To our knowledge, the present study is the first assessment of reliability of submaximal isometric contractions of shoulder muscles. We found that there were submaximal efforts levels that resulted in good reliability for all heads of the deltoid, upper trapezius and serratus anterior. Moderate reliability was found for the latissimus dorsi and supraspinatus. However, the infraspinatus only demonstrated poor reliability.

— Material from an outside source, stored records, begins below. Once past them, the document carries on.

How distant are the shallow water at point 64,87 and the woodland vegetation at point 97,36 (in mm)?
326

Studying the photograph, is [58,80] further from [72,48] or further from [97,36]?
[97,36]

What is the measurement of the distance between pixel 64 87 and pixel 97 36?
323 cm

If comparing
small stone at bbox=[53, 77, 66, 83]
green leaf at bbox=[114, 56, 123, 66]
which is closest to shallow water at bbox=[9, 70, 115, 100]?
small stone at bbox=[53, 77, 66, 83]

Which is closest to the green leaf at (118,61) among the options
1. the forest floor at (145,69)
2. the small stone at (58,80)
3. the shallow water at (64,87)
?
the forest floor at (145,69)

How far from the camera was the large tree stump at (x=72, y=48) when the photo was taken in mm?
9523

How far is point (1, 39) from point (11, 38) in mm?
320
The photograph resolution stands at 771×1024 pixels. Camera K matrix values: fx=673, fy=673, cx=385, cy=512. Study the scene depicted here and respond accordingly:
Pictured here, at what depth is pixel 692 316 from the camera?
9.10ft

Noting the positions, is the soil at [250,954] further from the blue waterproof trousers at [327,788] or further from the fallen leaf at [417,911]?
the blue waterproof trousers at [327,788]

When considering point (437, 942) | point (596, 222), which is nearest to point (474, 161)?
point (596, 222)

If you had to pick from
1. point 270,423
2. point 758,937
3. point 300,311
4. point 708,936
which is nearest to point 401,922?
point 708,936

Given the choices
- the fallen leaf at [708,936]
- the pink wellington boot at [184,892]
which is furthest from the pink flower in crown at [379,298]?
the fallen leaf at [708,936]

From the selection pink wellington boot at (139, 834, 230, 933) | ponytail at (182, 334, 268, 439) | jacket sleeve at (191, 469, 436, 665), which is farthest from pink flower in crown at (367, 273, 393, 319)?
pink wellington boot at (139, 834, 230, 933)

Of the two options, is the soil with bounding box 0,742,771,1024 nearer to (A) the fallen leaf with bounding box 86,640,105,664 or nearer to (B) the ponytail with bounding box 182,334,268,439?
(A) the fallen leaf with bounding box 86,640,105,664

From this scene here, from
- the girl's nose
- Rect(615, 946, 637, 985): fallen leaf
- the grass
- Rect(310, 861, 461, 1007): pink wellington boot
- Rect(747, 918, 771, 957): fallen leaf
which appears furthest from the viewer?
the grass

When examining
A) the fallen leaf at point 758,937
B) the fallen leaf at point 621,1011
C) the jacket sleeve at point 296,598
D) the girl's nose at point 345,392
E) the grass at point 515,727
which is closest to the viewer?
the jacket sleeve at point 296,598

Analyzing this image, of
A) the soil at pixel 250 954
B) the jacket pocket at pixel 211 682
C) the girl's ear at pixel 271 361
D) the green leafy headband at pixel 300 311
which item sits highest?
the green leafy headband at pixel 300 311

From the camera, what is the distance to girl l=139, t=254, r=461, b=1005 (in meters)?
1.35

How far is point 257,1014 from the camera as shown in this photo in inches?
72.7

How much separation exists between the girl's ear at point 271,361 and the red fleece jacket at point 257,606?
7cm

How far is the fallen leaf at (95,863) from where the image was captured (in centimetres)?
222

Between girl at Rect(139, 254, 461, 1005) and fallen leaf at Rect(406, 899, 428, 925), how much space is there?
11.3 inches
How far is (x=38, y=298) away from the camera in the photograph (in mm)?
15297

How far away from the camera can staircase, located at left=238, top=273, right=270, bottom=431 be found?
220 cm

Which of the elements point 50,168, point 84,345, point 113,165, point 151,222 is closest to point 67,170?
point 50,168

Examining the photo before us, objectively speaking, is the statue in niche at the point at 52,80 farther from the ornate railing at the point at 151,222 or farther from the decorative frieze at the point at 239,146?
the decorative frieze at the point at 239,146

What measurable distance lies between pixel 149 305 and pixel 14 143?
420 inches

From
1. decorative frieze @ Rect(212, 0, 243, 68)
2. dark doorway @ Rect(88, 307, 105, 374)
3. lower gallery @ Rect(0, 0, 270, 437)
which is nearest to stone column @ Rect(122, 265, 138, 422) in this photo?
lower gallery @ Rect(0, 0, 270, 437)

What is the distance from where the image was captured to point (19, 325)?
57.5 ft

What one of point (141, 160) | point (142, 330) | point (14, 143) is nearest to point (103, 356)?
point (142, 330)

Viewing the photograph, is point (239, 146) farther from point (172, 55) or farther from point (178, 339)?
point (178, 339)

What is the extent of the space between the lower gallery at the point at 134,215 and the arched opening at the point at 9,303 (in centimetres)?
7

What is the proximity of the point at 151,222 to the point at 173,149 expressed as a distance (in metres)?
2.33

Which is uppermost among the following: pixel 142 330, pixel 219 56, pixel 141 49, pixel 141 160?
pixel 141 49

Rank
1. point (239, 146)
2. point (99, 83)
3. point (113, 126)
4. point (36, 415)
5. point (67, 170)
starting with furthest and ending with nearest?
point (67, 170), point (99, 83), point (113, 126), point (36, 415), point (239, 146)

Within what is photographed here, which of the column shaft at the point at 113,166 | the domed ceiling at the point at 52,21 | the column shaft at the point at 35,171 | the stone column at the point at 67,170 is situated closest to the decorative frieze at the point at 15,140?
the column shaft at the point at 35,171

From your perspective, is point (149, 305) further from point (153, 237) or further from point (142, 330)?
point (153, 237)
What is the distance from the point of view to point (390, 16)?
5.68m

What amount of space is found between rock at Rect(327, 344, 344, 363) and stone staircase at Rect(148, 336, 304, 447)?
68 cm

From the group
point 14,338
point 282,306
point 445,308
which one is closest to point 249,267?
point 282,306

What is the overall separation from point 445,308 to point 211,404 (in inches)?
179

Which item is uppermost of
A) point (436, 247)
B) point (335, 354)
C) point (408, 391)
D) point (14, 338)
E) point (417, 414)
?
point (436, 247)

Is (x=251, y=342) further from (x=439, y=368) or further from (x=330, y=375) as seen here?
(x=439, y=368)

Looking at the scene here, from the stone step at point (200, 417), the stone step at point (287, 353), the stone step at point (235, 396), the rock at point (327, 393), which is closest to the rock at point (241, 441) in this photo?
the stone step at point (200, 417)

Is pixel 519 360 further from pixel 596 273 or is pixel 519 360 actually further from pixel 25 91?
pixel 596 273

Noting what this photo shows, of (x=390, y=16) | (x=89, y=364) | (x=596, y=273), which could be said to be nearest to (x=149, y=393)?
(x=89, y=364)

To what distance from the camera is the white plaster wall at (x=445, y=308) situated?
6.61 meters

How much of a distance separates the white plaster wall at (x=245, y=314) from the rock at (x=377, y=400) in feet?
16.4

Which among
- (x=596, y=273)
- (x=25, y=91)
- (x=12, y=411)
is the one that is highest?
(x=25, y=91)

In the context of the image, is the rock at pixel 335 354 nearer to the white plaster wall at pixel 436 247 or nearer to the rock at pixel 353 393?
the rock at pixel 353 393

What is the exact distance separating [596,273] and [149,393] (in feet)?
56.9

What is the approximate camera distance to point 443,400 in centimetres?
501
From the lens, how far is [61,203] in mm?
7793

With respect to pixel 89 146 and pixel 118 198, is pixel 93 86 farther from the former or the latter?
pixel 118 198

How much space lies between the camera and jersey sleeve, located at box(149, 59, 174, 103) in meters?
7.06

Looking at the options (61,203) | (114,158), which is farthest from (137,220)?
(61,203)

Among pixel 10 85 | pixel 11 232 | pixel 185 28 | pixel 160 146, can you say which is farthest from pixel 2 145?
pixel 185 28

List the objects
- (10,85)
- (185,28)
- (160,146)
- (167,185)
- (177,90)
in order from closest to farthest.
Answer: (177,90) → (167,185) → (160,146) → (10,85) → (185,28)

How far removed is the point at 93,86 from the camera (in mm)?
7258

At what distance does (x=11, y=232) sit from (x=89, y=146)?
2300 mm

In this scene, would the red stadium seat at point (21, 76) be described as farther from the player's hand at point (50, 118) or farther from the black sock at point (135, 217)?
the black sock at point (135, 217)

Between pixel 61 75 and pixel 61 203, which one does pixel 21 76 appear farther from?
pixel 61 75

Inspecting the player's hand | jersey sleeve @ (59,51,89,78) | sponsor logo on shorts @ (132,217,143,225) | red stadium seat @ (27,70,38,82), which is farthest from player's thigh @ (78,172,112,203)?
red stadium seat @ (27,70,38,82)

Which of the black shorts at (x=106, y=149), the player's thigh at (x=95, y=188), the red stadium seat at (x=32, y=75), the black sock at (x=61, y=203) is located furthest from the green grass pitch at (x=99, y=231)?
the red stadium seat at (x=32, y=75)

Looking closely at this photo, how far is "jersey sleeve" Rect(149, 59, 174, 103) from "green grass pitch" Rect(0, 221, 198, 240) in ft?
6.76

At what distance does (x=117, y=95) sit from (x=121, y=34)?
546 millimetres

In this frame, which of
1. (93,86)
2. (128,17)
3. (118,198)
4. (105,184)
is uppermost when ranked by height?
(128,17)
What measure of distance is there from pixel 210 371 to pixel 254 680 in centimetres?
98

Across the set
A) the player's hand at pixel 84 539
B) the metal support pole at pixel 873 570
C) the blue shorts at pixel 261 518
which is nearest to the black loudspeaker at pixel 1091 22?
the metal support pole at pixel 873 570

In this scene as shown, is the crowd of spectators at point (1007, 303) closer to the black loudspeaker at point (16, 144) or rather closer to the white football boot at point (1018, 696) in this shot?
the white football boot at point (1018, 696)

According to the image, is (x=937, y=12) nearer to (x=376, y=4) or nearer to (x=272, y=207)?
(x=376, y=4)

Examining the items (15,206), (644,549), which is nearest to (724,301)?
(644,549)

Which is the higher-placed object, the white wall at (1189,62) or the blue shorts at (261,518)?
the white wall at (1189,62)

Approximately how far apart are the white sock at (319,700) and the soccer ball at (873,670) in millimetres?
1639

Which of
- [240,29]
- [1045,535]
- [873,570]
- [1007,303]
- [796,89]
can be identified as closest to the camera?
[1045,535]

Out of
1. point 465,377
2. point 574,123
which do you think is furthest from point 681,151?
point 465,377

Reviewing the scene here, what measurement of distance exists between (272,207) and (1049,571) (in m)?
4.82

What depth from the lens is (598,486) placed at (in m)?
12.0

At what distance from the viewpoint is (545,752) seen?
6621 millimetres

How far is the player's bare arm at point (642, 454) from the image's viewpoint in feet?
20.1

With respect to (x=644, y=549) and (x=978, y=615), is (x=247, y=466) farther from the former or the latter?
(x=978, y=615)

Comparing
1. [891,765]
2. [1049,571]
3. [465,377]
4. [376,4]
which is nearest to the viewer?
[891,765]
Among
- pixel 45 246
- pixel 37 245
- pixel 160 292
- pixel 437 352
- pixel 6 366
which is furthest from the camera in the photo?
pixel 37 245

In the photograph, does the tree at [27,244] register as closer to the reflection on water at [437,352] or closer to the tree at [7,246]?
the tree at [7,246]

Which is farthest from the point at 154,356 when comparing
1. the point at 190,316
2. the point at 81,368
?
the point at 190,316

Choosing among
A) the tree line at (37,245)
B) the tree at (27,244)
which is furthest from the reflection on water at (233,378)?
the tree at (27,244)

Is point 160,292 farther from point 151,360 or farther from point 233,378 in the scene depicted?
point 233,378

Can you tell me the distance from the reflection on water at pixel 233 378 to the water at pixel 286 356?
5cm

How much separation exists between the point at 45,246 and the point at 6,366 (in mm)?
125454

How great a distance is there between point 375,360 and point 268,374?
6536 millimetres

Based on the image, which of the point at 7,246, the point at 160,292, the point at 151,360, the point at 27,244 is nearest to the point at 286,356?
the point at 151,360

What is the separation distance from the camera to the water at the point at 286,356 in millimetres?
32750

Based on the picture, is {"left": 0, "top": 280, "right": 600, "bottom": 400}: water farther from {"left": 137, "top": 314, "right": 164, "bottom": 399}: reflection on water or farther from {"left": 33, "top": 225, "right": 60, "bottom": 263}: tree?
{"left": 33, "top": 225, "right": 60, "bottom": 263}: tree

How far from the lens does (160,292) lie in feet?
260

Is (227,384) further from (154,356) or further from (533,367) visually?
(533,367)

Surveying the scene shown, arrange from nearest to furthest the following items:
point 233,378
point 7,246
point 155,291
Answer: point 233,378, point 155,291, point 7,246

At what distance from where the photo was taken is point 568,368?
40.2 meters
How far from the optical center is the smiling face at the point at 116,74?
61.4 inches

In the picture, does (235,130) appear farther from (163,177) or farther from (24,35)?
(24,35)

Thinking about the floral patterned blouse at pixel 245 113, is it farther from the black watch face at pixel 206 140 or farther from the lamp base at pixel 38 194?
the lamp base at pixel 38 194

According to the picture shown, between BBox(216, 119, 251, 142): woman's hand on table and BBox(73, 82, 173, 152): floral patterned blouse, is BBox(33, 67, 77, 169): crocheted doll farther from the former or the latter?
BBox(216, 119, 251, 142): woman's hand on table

Few studies have investigated the use of a submaximal isometric contraction for normalization purposes. Of those that have, most have used either a limb held against gravity or while holding an absolute weight (Allison et al., 1998; Chapman et al., 2010; Dankaerts et al., 2004). Two studies have investigated a submaximal load being moved in an isokinetic (Netto and Burnett, 2006) or isotonic (Allison et al., 1993) manner. Three other studies have investigated the reliability of an isometric contraction at a set submaximal percentage (Burnett et al., 2007; Yang and Winter, 1983, 1984). Yang & Winter (Yang and Winter, 1983) first compared both 30 and 50 percent isometric contractions to MVCs and found both submaximal contractions to have higher reliability than the MVCs for surface EMG of the triceps brachii, the one muscle being monitored (Yang & Winter, 1983). Yang & Winter (1984) later compared a 50 percent isometric contraction with other surface EMG measures, not including MVC. They found an increase in inter-subject variability (relative to raw EMG values), without an assessment of reliability, in leg muscles. Burnett et al. (2007) compared 60 percent isometric contractions to MVCs and found that both were highly reliable, with submaximal contractions being no less reliable than MVCs.
This study was not without limitations. Only four submaximal percentages were assessed; another percentage might be more reliable. The EMG of the latissimus dorsi and serratus anterior were both collected using surface sensors; considering the extent to which these muscles slide beneath the skin, fine wire EMG might have been more appropriate. Lastly, the data analysis was performed with the assumption that the prescribed submaximal percent was achieved; the actual force might have been up to two percent higher or lower.
Conclusions
These results demonstrate that shoulder EMG normalization at a submaximal percentage may be a viable technique that has reliability similar to normalization to MVC, for most muscles. Additionally, the maximal force exerted by one shoulder can be used to calculate a target force for a submaximal contraction using the other shoulder. This technique could be useful when assessing muscle activity in cases of an acute injury or a chronic condition.
Acknowledgements
Research reported in this publication was partially supported by the National Institute of Arthritis and Musculoskeletal and Skin Diseases (NIAMS) of the National Institutes of Health (NIH) under award number 5R01AR063713. Additional support was provided by an Evonuk Memorial Graduate Fellowship.